• Ausgewählter Textauszug:

___

Busch, ein hochgewachsener, korrekt gekleideter Mann von Mitte Vierzig, sitzt im Empfangsraum der Hamburger Scientology-Zentrale. An den Wänden getäfeltes Holz, vor sich hat Busch Schriften von L. Ron Hubbard liegen. Ursula Caberta habe 91 Strafanzeigen gegen Scientology gestellt. „Ich möchte nur den Eindruck zerstreuen, wir seien prozesswütig.“

Wenn Busch über Scientology spricht, spricht er nicht von der Machtergreifung, sondern vom „Erlösungsweg“, der über die Stufe des „Clears“ zum „Operierenden Thetan“ führt. Ein Thetan hat sich frei gemacht von dem Ballast, der die Menschen bremst, er ist Herr über Materie, Energie, Raum und Zeit. Um auf diese Stufe zu gelangen, müssen Scientologen so genannte „Auditings“ absolvieren, in denen die Hindernisse für die Selbstvervollkommnung ausgeräumt werden. Der bekannteste Operierende Thetan ist derzeit wahrscheinlich Tom Cruise. Frank Busch dagegen sagt, er sei noch nicht mal ein Clear. „Ich befinde mich auf einer Vorstufe.“

Scientology strebe keineswegs die Weltherrschaft an, sagt Busch. Wenn Scientologen sagten, sie wollten „den Planeten klären“, heiße das nicht, dass alle Menschen Scientologen werden sollten, sondern dass es „eine Zivilisation ohne Verbrechen und ohne Krieg“ gebe. Dazu könne Scientology beitragen, mittels der von L. Ron Hubbard entwickelten Bewusstseinstechnologie.

___

• Aufgaben:
[1] Schreibe aus dem Auszug über Scientology den Abschnitt wortgetreu ab, der bei „Scientology strebe keineswegs“ beginnt und bei „Hubbard entwickelten Bewusstseinstechnologie.“ endet.
[2] Nimm den Auszug über Scientology nach seinem letzten Satz wieder auf und schreibe ihn weiter.

Einige Zeilen
___

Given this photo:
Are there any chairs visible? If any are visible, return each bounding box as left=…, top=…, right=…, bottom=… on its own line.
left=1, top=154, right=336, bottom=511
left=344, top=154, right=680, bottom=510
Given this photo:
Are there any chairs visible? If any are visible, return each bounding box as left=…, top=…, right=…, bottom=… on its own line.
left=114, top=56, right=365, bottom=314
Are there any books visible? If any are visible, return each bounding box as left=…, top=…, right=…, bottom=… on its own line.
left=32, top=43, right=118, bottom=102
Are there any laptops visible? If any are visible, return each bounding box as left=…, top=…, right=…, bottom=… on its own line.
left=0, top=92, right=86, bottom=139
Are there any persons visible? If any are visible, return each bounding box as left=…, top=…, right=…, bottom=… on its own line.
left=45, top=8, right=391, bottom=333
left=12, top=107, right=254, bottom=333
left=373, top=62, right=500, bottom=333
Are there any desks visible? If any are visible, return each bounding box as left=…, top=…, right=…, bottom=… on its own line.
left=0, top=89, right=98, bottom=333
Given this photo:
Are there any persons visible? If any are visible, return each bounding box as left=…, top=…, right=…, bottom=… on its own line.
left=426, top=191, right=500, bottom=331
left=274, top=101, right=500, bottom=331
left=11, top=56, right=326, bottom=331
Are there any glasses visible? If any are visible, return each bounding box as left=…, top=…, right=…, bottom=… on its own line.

___

• Lösungen je Aufgabe:
[1]
Scientology strebe keineswegs die Weltherrschaft an, sagt Busch. Wenn Scientologen sagten, sie wollten „den Planeten klären“, heiße das nicht, dass alle Menschen Scientologen werden sollten, sondern dass es „eine Zivilisation ohne Verbrechen und ohne Krieg“ gebe. Dazu könne Scientology beitragen, mittels der von L. Ron Hubbard entwickelten Bewusstseinstechnologie.

[2]
An der Wand der Hamburger „Org“, wie Scientologen ihre Niederlassungen nennen, hängt ein Organigramm, auf dem auch Frank Busch verzeichnet ist. Er ist dem OSA unterstellt, dem „Office for Special Affairs“. In den weit verzweigten Gängen grüßen ihn die Leute, in der Bibliothek schauen sie aus ihren Büchern hoch. Es sind alles Ausgaben der Schriften von L. Ron Hubbard, des Sektengründers, bis auf ein paar Lexika stehen die Regale und Wände voll mit diesen Schriften.

Es gibt in der Hamburger Org sogar einen Raum, der „Das Büro von L. Ron Hubbard“ heißt. Es ist voll eingerichtet, als warte es darauf, dass der Sektengründer zurückkehre. „Diesen Raum gibt es in jeder Org“, sagt Busch. Die Fahrstuhltür geht auf, eine Frau tritt herein. „Darf ich vorstellen, meine Ehefrau.“ Busch lächelt. Auch seine Ehefrau arbeitet in der Hamburger Org.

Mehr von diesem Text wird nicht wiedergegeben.